_What the task asks_
Show each line of the material below that contains the word "between", copied in full.

_Data shown_
_ _ _ _
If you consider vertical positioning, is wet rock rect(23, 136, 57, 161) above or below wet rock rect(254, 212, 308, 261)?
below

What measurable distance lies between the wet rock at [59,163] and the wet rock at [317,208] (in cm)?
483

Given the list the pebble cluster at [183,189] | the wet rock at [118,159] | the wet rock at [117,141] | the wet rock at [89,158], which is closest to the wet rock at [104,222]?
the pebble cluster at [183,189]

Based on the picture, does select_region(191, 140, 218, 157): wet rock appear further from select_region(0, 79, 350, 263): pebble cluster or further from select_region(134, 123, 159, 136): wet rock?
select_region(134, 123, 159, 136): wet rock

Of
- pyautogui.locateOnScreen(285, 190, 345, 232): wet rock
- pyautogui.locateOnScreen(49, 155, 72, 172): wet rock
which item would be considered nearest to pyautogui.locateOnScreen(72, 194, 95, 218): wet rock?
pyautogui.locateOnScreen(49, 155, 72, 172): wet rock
_ _ _ _
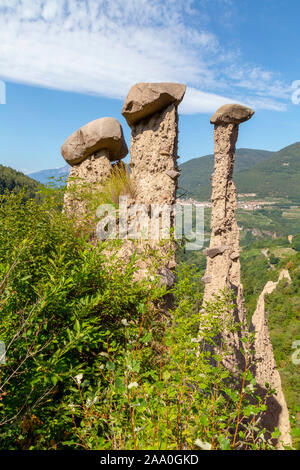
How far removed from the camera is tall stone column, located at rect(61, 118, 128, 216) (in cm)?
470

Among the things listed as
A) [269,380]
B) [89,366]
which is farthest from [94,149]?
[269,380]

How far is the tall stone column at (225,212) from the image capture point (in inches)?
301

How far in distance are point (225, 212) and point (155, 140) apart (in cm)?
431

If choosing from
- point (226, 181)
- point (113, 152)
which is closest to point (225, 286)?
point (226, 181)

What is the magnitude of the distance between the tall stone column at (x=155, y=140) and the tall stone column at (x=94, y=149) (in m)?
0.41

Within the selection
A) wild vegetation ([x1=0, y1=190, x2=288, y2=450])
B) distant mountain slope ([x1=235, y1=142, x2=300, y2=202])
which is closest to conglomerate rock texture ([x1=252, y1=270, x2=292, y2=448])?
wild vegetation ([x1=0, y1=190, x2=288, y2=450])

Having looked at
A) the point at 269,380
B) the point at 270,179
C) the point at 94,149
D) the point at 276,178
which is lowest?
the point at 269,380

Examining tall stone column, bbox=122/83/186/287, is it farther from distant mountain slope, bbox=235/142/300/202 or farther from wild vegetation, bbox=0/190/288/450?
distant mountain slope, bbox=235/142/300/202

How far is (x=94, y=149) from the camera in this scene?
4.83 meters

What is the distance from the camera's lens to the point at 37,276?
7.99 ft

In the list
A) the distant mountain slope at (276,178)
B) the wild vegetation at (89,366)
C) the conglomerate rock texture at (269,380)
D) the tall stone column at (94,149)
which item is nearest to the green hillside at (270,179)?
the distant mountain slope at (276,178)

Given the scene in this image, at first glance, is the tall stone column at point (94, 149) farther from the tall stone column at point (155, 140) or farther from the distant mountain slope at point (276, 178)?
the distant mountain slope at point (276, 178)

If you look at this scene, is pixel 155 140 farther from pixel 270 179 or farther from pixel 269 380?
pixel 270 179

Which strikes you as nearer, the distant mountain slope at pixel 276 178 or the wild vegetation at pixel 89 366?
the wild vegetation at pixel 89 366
_ _ _ _
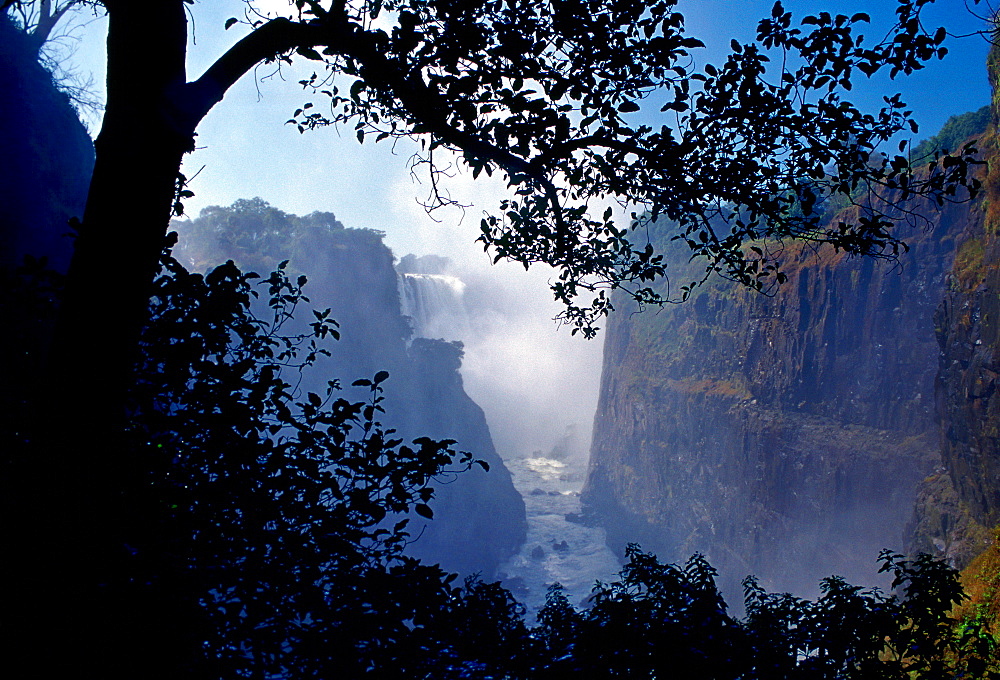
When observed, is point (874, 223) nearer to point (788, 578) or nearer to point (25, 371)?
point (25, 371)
_ _ _ _
_Task solution_
What measurable distance lies between the wet rock at [59,163] and the wet rock at [317,208] (in cm)?
What is the magnitude of the distance between the tall stone column at (x=155, y=140) and the tall stone column at (x=94, y=149) (in m)?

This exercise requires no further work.